In December 2014, India’s deputy shipping minister Pon Radhakrishnan announced in Parliament plans to grow the domestic shipping fleet from 10.3 million tonnes (mt) to 43 mt by 2019. Has the fleet grown at the required pace to meet his target? The answer is no. As an Indian, I would feel proud if the Indian-controlled fleet grew to that level. Having said that, it will be impossible to raise the funds required to grow the local fleet to that level in the current environment. Or at least, foreign financiers, who do the heavy lifting in terms of providing capital to Indian shipping companies today, are unlikely to support that level of growth in the Indian fleet. Major changes are required and I shall highlight some of them below.
The Indian flag is unfortunately not an acceptable flag for the vast majority of global shipping financiers.
The current regulations require India-based ship-owners fly the Indian flag. That law, which is unique from a global perspective, prevents access of capital for the majority of Indian shipping companies. Foreign flag vessels controlled by Indian entities should be given the same cargo preference as Indian flag vessels.
An exception could be made for say crude oil and liquefied natural gas (LNG) tankers, which can potentially be requisitioned by the national government at a time of conflict (requisition being the principal benefit of flagging under a national flag).
It is after all highly unlikely that the government will find it necessary to requisition, say, an anchor handler (used to support offshore oil drilling operations) at the time of conflict. This does not have as much of an impact on big shipping companies, as the foreign financiers are able to overlook the inherent weaknesses of the Indian flag.
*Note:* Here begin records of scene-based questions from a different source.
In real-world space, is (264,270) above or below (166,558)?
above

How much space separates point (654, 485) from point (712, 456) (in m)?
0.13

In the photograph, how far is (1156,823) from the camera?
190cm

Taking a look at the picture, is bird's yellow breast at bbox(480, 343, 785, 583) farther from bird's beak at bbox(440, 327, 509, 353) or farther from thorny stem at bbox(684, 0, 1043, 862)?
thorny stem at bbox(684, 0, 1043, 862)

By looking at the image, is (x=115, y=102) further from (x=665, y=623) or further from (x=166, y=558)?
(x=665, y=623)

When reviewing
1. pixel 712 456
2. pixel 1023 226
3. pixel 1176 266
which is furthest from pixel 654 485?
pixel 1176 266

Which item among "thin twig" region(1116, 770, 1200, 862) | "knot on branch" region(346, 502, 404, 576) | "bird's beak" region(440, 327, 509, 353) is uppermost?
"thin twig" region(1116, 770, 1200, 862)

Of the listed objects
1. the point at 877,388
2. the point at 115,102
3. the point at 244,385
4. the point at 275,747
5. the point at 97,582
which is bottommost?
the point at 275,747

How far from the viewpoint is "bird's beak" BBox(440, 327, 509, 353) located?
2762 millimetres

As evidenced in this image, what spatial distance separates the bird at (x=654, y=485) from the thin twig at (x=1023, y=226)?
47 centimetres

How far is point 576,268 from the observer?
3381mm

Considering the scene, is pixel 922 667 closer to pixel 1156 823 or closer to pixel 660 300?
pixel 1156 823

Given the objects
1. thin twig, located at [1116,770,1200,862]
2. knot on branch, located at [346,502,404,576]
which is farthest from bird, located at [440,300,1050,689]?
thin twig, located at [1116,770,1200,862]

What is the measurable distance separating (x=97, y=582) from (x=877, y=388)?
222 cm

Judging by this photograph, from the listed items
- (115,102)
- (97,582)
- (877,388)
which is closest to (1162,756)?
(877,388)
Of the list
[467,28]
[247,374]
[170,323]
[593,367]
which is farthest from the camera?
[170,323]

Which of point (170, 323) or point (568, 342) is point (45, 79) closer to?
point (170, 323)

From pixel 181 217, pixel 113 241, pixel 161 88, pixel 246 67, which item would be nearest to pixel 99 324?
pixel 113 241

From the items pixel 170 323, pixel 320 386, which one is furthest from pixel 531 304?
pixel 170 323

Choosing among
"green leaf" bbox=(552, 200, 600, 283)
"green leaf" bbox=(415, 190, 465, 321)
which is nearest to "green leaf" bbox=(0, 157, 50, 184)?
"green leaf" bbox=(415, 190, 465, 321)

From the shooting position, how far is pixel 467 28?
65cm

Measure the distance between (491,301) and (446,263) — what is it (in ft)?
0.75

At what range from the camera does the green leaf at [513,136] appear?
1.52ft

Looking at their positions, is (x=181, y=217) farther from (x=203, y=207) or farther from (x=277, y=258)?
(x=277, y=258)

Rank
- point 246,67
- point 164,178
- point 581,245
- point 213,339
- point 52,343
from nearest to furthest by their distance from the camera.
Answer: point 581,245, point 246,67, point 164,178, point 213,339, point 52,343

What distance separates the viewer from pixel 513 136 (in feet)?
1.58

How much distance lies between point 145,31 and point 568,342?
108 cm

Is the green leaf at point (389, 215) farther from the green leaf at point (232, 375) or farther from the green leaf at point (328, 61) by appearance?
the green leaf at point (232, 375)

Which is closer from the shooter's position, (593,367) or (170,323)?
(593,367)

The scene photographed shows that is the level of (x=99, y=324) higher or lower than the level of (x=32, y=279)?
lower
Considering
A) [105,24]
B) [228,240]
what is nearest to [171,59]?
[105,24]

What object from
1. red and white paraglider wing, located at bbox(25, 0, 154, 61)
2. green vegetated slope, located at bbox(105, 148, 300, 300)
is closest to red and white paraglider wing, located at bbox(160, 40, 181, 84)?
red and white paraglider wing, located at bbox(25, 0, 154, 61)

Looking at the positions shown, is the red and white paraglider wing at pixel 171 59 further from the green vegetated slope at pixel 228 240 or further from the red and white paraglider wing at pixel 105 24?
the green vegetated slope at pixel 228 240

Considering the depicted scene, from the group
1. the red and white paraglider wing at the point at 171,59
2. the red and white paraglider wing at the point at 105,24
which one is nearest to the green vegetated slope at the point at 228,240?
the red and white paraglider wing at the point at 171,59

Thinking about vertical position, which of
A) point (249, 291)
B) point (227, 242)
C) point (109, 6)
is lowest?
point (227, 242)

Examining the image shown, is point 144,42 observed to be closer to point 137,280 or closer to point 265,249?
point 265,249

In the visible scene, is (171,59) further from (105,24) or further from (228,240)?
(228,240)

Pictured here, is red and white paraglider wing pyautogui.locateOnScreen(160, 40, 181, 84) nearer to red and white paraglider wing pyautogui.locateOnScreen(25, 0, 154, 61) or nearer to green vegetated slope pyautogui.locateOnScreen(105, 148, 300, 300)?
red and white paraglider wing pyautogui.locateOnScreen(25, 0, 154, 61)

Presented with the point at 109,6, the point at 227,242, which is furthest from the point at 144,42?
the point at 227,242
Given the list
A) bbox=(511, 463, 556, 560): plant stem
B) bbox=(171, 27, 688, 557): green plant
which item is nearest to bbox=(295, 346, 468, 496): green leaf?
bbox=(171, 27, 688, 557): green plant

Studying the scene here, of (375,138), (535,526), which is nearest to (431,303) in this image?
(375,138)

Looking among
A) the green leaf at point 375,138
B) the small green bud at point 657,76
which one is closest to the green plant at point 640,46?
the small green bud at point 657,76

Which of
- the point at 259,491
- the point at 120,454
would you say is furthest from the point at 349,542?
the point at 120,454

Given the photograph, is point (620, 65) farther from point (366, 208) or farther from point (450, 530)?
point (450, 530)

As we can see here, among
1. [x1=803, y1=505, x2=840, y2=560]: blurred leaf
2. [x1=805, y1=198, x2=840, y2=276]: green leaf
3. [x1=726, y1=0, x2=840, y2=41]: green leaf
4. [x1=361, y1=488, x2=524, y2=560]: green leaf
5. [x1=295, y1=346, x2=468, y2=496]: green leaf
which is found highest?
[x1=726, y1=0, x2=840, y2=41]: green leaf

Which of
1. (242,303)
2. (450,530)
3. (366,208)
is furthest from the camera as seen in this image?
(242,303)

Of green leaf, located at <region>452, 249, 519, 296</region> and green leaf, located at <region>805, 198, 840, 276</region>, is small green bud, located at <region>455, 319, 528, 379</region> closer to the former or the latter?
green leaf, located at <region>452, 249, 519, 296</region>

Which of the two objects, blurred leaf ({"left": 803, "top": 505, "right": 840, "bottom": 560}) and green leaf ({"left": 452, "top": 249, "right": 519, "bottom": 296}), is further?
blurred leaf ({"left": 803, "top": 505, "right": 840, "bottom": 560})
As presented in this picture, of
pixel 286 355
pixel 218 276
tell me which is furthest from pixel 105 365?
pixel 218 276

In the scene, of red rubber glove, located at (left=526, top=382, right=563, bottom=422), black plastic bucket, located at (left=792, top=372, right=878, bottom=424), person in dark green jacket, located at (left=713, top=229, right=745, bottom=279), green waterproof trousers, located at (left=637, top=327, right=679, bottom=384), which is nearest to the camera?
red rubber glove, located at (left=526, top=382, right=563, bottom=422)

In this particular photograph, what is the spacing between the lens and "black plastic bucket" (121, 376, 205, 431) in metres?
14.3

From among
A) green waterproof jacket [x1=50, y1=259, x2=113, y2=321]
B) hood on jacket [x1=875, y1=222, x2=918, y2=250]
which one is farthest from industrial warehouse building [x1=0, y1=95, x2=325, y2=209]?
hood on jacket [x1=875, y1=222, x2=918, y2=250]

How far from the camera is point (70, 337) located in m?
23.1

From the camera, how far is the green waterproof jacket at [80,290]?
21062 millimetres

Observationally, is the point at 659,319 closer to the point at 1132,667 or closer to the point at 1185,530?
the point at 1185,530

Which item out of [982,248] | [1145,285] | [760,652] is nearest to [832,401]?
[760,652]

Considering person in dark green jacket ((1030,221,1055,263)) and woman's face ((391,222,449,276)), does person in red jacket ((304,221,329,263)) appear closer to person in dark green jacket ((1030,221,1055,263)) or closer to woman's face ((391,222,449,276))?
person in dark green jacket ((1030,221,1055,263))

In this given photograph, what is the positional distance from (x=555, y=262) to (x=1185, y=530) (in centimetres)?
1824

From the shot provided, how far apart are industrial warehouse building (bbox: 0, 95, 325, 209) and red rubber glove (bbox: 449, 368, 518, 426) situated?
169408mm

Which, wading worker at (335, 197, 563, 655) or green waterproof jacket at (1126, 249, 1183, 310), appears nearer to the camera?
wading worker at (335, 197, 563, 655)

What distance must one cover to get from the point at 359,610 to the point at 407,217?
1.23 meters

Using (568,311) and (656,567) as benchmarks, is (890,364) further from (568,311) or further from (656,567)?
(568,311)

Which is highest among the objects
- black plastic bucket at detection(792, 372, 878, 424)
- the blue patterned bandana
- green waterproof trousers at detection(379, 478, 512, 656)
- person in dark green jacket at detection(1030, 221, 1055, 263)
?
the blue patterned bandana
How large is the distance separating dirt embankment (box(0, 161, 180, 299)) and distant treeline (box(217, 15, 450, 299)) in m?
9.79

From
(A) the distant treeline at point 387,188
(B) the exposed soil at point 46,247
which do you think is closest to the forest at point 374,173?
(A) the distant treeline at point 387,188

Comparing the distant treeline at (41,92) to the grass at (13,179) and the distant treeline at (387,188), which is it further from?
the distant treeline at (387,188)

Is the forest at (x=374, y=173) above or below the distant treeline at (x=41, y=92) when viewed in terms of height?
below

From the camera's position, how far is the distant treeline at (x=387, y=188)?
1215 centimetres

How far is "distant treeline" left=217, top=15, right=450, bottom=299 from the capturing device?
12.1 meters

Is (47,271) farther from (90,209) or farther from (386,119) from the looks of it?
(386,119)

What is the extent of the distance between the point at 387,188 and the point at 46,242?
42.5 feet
This, however, has a huge impact on the smaller companies who have no access to much required (competitive) foreign capital.
The government introduced a scheme in 2014 that allowed Indian owners to register vessels under a foreign flag as long as 50% of their existing fleet is under Indian flag. Such a restriction would also apply to, for instance, investor owned single purpose companies (similar to German KG and Norwegian KS structures, which are ship funds). Ship investment funds are a huge source of capital for the shipping industry.
For example, 50% of the world container fleet is owned by these single purpose companies or investor-owned funds.
Requiring single-purpose companies to be registered under the Indian flag would mean that this industry has no hopes of getting off the ground in India, as debt financiers in particular, would continue to be averse to financing Indian flag vessels. Indian owners who could have benefited from access to these funds would be the losers.
The reasons that the Indian flag is not acceptable globally are manifold. They include: i) It is only possible to register a principal and interest mortgage as opposed to an account-form mortgage. A principal and interest mortgage does not allow financiers to recover amounts relating to repossession expenses which are normally several million dollars. ii) Mortgage registration can take several months until after a loan is drawn-down. The current norm is to provisionally register a vessel, whereas worldwide the norm is to register a full mortgage at the same time a loan is drawn-down. iii) Protracted time for auction: A vessel is a wasting asset and it would typically lose several million dollars in value idling after an arrest. Financier-friendly jurisdictions allow for pendent lite (awaiting the litigation) sale of vessels within 2-4 months of arrest (court proceedings can continue after vessel auction). This is not the case in India where courts do not allow auction until the full court proceedings are completed, which can take years. It is therefore not commercially viable for financiers to arrest vessels in India.
It is indeed unfortunate that India is a market where financiers feel they will have to spend years following an arrest before they get auction proceeds. The risk return is just too high in an environment where financiers make no more than 1-2% margin over their own cost of funds for shipping loans. This certainly does not help in attracting capital to India’s shores.
Capital controls: Shipping by its nature is an international business and large international transfers are a daily occurrence. This is challenging in an environment with significant capital controls. Further, external commercial borrowings (ECB) loans have to be of a certain margin and average life in order for local companies to avail them—a unusual requirement in the international context. Additionally, restructurings are impossible in an environment where one has to meet the central bank’s norms. Shipping is a highly volatile industry and restructurings are extremely common, so these requirements significantly add to the cost of doing business in India.
Tonnage tax: The majority of profits in shipping globally are not made chartering ships, but rather by sale and purchase of ships since the industry is highly volatile. The tonnage tax (a levy based on the cargo-carrying capacity of a ship) law in India requires that a vessel must remain under ownership for 10 years for an owner to avail tonnage tax.
This is unusual in the international context and prevents owners from selling ships without incurring a significant tax hit. Investors would indeed try their best to avoid registering vessels in India, with this requirement.
Tonnage tax needs to be brought in line with what is prevalent globally in that shipping income cannot be taxed regardless of the number of years a vessel is owned.
Gautam Khurana is managing director at Singapore-based Shipping Finance Advisors Pte Ltd.